** GIVEN TEXT **

------------------------------------------------------------------------

What did Sotnikova do wrong? | Page 2 | Golden Skate

What did Sotnikova do wrong?

kslr0816

On the Ice
Joined
Feb 20, 2014
No, it's not. It's the same Olympics.
And I absolutely support rules that put more and more focus on the athletics and technicality rather than the artistry. The points vs 6.0 system was the step in that direction and I hope the evolution continues.

so you really think that was a 149.95 free skate?

Here's a question:

Do you think that the judges were planning to boost up Julia (if they were indeed crooked/fixing something, which is of course just conjecture), but when she fell, they just threw the points onto Adelina? I find it hard to believe that this girl was the "chosen" one when they didn't even want her to skate in the team program.

Agree she should have been scored lower in the short, with her easier combo, but since that was after Julia fell, maybe that was part of the "conspiracy?"

i think that's exactly what happened. they were so ready to medal ANY russian figure skater, thank god (for them) that adelina did as well as she did. like someone else said, judges took care of the rest.
 

caseyl23

Rinkside
Joined
Dec 29, 2005
I had to watch the tape delay with Scott and Sandra because it stopped snowing and I had to go to work, finally :cry:. By the time I got to see it, I knew who won and how it was a travesty, apparently. I lost the "shock" value that I would have gotten if I had seen it live, so I am asking:

So what did she do wrong? She made a small mistake which couldn't be a big deduction (if a fall on a major jump in a 140 point program is minus 1 point, a step out on the third of a jump series shouldn't be more than .000001, seriously). She landed big jumps, spun well, and if she wasn't as musical as Carolina or Yuna, she wasn't like, I don't know, Tonya or Surya, either. She had some musicality at least. She was more flexible than Carolina and did one more jump than Yuna.

I agree she was overscored, and I understand why people are upset, but why is this particular decision the one that will destroy figure skating, instead of just another "could've gone either way" that didn't go the way some people wanted it to?

At the end of the day, it probably will end up as "could've gone either way," because the IOC doesn't seem to have any intent of seriously investigating it. That's unfortunate. I don't think this result can or should be overturned (unless there is definitive proof elements were called wrong or there was some sort of corruption), but I do think very firmly that the judges are coming out looking atrocious in this. We should never ever, ever see pictures of any judge hugging a skater after a competition in which that judge had just judged that skater. Judges suspended for corruption should not be allowed back in the sport, and judges should not have close ties to federation officials. If there aren't enough judges after that, find new ones and train them!

As for Adelina – unless she had direct knowledge of some plan to fix the competition (And let's face it, there's 0% chance of that – the Russian Federation would be idiots if they tried to fix the competition and then told any athlete about it.) she didn't do a thing wrong. She just went out and skated her best, and the judging happened to go in her favor. Tragically, too many casual fans don't seem to understand that she was just the beneficiary of close judging. Since she's the recognizable face on the "wrong" side of this "controversy," people are going to turn on her, because blaming relatively invisible judges or federation officials is too hard for some of them.

------------------------------------------------------------------------

** PROBLEM 1 **
Please render the lines of the entry labeled Block 1 as a JSON list of strings, one string per line, with blank lines omitted. Leave the picture out of the list.
The forum thread has no connection to the entries that come after it.

** SUPPLIED MATERIAL **
------------------------------------------------------------------------

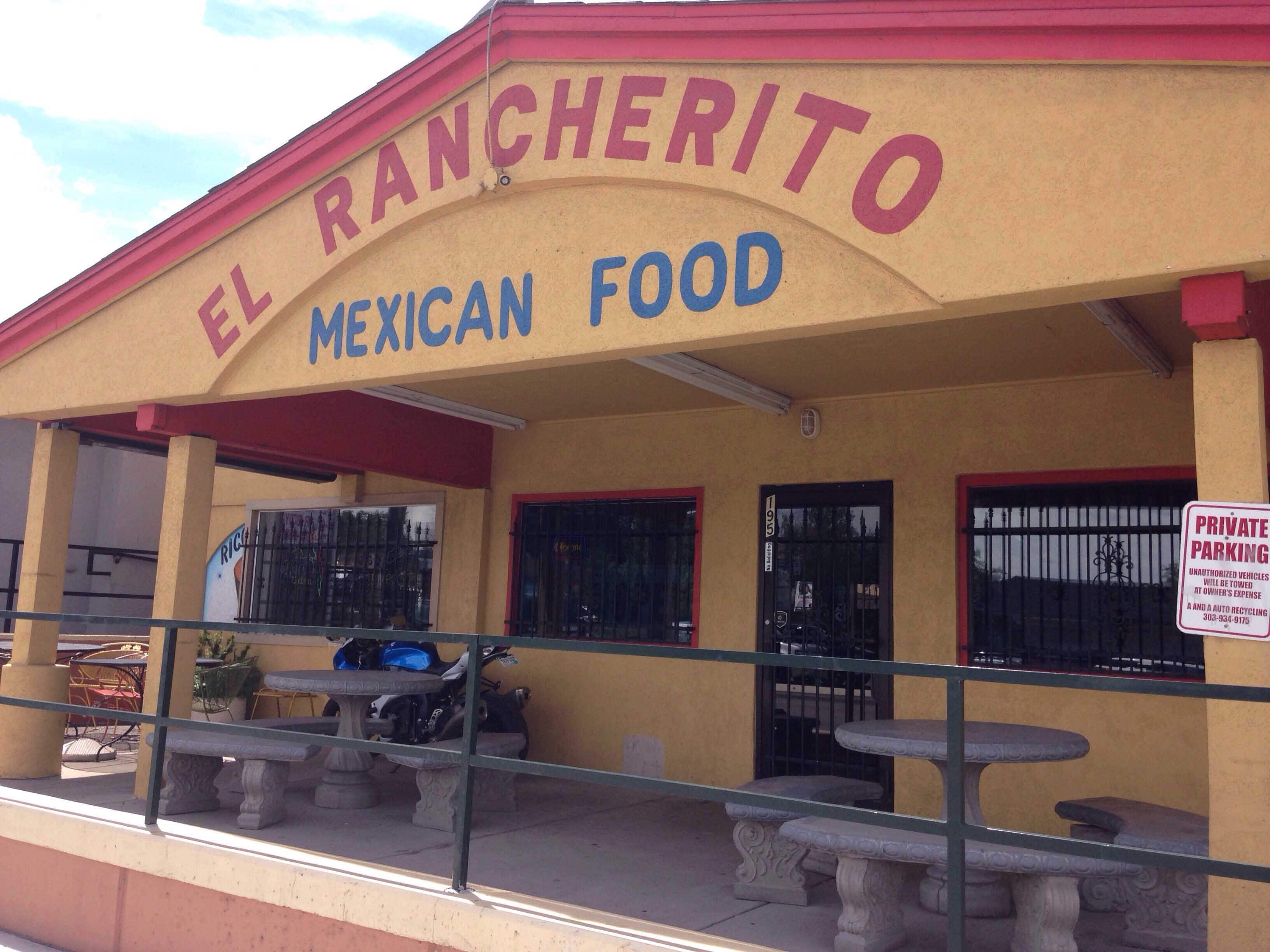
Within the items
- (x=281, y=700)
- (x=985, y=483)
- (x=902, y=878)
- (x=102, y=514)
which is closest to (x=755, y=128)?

------------------------------------------------------------------------

** PROBLEM 2 **
In the forum thread, who did caseyl23 watch the tape delay with?

** FINAL ANSWER 1 **
[
  "Within the items",
  "- (x=281, y=700)",
  "- (x=985, y=483)",
  "- (x=902, y=878)",
  "- (x=102, y=514)",
  "which is closest to (x=755, y=128)?"
]

** FINAL ANSWER 2 **
Scott and Sandra.